Hari itu langit sedang cerah. Orang tua Andi sana halnya dengan para orang tua yang dengan bangga menyambut keberhasilan anaknya. Mereka amat senang, mereka memeluk Andi, dan Andi membalas dengan tawa jahat, yang berarti bahwa dia kesurupan. Doni dengan bangga mengeluarkan semprotan air garam dari sakunya, menyemprot alis Andi, dan mengusap alis Andi dengan perlahan.

Enam tahun tak cuma berlalu tanpa adanya kreasi. Dalam hal ini, tentu saja masih ada sangkut pautnya dengan Andi yang sangat amat gampang Kesurupan dan Doni yang bisa menyadarkannya. Ketika suatu pagi, setelah sebelumnya Andi kesurupan bahkan sebelum sempat sarapan. Dia mengeluh, "kenapa harus kuah bakso?" maka semenjak hari itu Doni bertekadu untuk mengetahui sebab-akibat, meneliti lebih jauh mengenai aspek tertentu yang menjadikan kuah bakso terhubung dengan hal-hal berbau gaib, dan dia berhasil.

Seperti halnya penemuan besar lainnya, penemuan Doni tentu saja tak didapat dalam satu malam. Butuh dedikasi yang tinggi, semangat pantang menyerah, belasan ribu kegagalan untuk kemudian pada hari kelulusannya, pada hari dimana dia dan Doni akan bersiap menjadi jenjang SMP, dia dengan bangga menyerahkan hal riset bertahun-tahun. Kesimpulan yang didapat adalah: Air garam harus dioleskan pada alis Andi dengan tangannya. Ternyata penyebab kenapa kuah bakso menjadi begitu berarti karena mengandung garam.

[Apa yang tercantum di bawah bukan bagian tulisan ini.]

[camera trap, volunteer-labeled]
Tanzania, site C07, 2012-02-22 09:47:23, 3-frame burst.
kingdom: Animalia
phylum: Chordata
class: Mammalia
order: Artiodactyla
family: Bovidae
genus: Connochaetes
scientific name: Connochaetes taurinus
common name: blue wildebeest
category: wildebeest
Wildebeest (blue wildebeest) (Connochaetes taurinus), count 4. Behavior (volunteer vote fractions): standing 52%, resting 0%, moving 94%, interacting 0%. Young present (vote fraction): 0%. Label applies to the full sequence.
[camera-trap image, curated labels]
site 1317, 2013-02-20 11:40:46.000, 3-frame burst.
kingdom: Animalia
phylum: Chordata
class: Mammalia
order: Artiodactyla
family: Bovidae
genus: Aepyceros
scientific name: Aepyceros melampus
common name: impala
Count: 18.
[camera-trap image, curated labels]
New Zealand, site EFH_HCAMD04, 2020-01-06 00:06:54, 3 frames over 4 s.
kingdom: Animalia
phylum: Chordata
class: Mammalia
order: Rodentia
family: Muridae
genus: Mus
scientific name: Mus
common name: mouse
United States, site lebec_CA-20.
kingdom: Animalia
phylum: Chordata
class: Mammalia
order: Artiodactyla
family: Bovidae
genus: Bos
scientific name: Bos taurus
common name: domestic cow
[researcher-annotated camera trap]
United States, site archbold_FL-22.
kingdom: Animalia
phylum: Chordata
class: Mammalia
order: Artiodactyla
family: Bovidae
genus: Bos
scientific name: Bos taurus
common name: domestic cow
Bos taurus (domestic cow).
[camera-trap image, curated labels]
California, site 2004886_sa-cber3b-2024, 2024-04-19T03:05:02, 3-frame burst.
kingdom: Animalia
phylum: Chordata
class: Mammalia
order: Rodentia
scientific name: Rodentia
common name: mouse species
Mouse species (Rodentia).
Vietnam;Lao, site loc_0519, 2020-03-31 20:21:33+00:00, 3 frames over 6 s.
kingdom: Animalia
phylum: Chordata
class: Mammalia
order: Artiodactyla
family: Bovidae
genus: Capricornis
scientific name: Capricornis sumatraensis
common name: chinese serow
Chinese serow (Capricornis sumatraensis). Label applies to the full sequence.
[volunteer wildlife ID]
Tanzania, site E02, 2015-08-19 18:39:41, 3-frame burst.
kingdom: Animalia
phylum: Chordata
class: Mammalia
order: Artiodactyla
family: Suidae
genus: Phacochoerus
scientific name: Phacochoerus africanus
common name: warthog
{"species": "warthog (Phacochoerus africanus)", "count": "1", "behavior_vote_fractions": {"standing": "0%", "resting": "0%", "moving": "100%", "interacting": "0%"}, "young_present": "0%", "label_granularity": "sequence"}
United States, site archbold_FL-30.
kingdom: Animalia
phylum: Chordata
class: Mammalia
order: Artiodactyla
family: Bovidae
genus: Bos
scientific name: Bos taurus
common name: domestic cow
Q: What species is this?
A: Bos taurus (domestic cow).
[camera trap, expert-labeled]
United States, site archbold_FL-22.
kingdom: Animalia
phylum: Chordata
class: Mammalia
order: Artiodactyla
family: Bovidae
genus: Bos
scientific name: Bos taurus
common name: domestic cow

Namun ada sisi kelam dibalik keberhasilan riset Doni. Belasan ribu kegagalannya harus dibayar sangat mahal. Dan itu harus dibayar kontan ayah Andi saat mamang bakso mengucapkan kata-kata paling horor, "bakso, belum bayar, sembilan puluh juta."
************
Di SMP nasib Doni dan Andi sama buruknya dengan di SD. Urutan ceritanya masih sama : mula-mula mereka terkenal, lalu para orang tua memberi stigma buruk pada mereka, kemudian mereka dikucilkan. Dan kalaupun ada beda nya dengan di SD, yaitu pada hari senin yang terik. Saat itu jam pulang sekolah, dan Andi yang baru setengah jalan menyeberangi halaman sekolah mendadak kesurupan. Doni sudah siap mengambil ancang-ancang. Tangannya menggenggam erat semprotan air garam yang dibawanya kemana-mana, namun diurungkannya. Pandangannya tertuju pada seorang ibu yang menunjuk Andi secara frontal. Kemudian ibu itu menatap anaknya.

"Kamu tahu kenapa Andi Frustasi bisa gampang kesurupan?" tanya si ibu.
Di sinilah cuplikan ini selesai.